= Passage shown =
= Beginning of Section =

Health Development Agency Deploys 1,447 Midwives To Rural Communities

Channels Television  
Updated December 16, 2016

Health Development Agency Deploys 1,447 Midwives To Rural Communities The National Primary Health Care Development Agency (NPHCDA), has deployed 1,447 midwives to rural communities in the northern part of Nigeria for their one year mandatory Midwives Service Scheme (MSS).

At a Flag-Off Orientation and Documentation of Basic Midwives held in Kaduna on Thursday, the Acting Executive Director of the agency, Dr. Echezona Ezeanolue, who declared the induction course open, said the programme was aimed at reversing the ugly trend in the maternal and child health outcomes.

Describing the high rate of maternal and newborn deaths as a national tragedy which requires concerted effort to tackle, Professor Ezeanolue charged the midwives to take the assignment seriously wherever they would be posted.

The deployment of the nurses is under the midwives service scheme, an intervention started since 2009, to reduce the number of women and children who die from pregnancy-related complications.

Since its inception, the scheme has demonstrated progressively to be a strategy for achieving better maternal and newborn outcomes.

However unfortunately, lack of adequate funding has been a major challenge in realizing this objective.

The NPHCDA has already staged orientation for a first batch of 443 midwives in Abuja, the second is taking place in Kaduna, while the third would be conducted in Edo state.

The executive director who identified lack of medical personnel as some of the factors responsible for maternal and child deaths in the country, expressed hopes that the deployment of these nurses to the rural communities will mitigate incidents of pregnant women and child related deaths in those areas.

She called on the midwives to show hard work and patriotism during the service, reminding them that their performance would determine their induction into the Nursing and Midwifery Council of Nigeria.

“It is our believe that the scheme will continue to strengthen the PHC system and have positive bearing on all other levels of care.

“It is important to note that your engagement into the scheme is a pre-requisite for you to receive your license from the Nursing and Midwifery Council of Nigeria.

“This underscores the need for you to be of good conduct to your clients and members of the communities where you will be posted during this period.

“The Midwives Service Scheme has demonstrated progressively to be a strategy for achieving better maternal and newborn health outcomes as well as revitalizing the primary health care system.

“The health workers under the scheme are trained on life saving skills, modified life saving skills and other required skills and competences to improve quality of care at the facility level.

“The agency has reinvigorated the ward development committees and will continue to build capacity within diverse community stakeholders. The scheme has also provided an opportunity to deliver essential drugs and supplies to facilities under the scheme.”

Furthermore, she said: “I wish to reiterate that maternal and newborn deaths remain a national tragedy. Any Nigerian woman’s life lost is a loss to our dear nation’s human capital.

“The loss of lives of mothers and newborns is linked in three delays, delay in recognising that there is a problem and that healthcare must be sought, this often occurs due to lack of access to right information, delay due to lack of means to access to health care which could be physical and financial access and delay to non availability of needed services and skilled manpower to provide services at the facilities”.

The Kaduna state Commissioner for Health, Dr Paul Dogo on the other hand noted that there was great improvement in access to healthcare under the present administration in terms of provision of equipment and manpower at the primary health care centres, stating that with the posting of more medical personnel to rural communities, maternal and child deaths could be minimized.

“Globally, there has been improvement in maternal and child health care, and there has been also a significant decrease in maternal and child deaths rate lets say in the past 25 years.

“Now what we have witnessed today are young midwives going in for one year compulsory community service. We have to address human resource situation, that means we are going to have an increase in the number of deliveries supervised by skilled birth attendants and we know that this will significantly reduce the rate of maternal and child mortality”.

According to statistics, each year in Nigeria, 33,000 mothers die, three quarters of which could have been prevented with existing health interventions, while 946,000 children under age five die and 241,000 newborns die yearly; 70% of which could have been prevented using existing health care packages.

With the deployment of these midwives, they are expected to compliment health service providers on ground at primary health care facilities, it expected that it would reduce the high rate of maternal and child mortality rate.

= End of Section =

= Required actions =
[1] Answer these questions from the article on the midwives' deployment, one line each:
(a) In what year did the Midwives Service Scheme start?
(b) In which city was the orientation for the first batch held, and how many midwives were in that batch?
(c) What office does Dr Paul Dogo hold?
[2] List every delay that the article on the midwives' deployment links to the loss of lives of mothers and newborns.

= Supplied records =
= Beginning of Section =

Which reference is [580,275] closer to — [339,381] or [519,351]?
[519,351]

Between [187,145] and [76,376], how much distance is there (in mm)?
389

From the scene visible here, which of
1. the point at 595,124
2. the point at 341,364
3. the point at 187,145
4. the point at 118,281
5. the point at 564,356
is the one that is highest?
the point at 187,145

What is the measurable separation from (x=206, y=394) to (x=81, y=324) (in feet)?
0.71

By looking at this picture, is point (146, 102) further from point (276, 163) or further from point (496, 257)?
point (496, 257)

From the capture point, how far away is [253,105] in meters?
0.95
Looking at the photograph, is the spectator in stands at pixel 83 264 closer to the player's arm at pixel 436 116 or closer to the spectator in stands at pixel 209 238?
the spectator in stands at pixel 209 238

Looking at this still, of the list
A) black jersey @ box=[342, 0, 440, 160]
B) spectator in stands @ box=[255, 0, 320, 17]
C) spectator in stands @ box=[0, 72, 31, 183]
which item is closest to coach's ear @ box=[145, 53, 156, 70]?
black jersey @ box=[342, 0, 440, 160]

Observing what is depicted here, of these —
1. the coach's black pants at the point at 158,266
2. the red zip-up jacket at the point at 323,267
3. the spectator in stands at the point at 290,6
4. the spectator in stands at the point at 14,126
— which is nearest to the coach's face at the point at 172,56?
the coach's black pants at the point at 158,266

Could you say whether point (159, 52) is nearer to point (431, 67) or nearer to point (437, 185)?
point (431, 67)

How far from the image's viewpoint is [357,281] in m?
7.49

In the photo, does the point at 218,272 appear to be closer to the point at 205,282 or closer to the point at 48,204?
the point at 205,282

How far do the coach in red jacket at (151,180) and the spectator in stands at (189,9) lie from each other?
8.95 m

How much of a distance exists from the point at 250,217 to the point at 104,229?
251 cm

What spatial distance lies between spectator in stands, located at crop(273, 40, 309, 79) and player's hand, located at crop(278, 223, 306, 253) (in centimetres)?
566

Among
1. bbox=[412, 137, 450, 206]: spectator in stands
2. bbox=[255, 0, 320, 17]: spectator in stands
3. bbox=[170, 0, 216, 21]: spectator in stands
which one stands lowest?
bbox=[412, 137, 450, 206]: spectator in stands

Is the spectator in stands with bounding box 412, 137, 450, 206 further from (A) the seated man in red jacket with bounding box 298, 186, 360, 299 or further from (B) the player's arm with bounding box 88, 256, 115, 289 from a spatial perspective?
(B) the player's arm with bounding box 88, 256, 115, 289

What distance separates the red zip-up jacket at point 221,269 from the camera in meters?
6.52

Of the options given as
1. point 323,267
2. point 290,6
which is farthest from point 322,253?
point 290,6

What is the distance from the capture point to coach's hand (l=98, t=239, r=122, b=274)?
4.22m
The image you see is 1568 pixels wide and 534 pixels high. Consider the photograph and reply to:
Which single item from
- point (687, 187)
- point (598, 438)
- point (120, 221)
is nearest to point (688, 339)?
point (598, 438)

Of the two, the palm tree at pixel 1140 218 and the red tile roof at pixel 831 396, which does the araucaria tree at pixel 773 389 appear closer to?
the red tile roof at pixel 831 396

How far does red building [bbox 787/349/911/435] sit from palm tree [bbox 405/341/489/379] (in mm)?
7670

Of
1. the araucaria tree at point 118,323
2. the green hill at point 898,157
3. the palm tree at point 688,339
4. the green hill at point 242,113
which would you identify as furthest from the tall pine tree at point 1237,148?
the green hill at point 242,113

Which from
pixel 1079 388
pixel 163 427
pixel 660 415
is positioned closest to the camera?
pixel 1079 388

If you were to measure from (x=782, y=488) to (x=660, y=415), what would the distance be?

= End of Section =

= Answers in order =
[1]
(a) 2009
(b) Abuja; 443 midwives
(c) Kaduna state Commissioner for Health

[2]
- Delay in recognizing that there is a problem and that healthcare must be sought, which often occurs due to lack of access to the right information
- Delay due to lack of means to access health care, which could be physical or financial access
- Delay due to non-availability of needed services and of skilled manpower to provide services at the facilities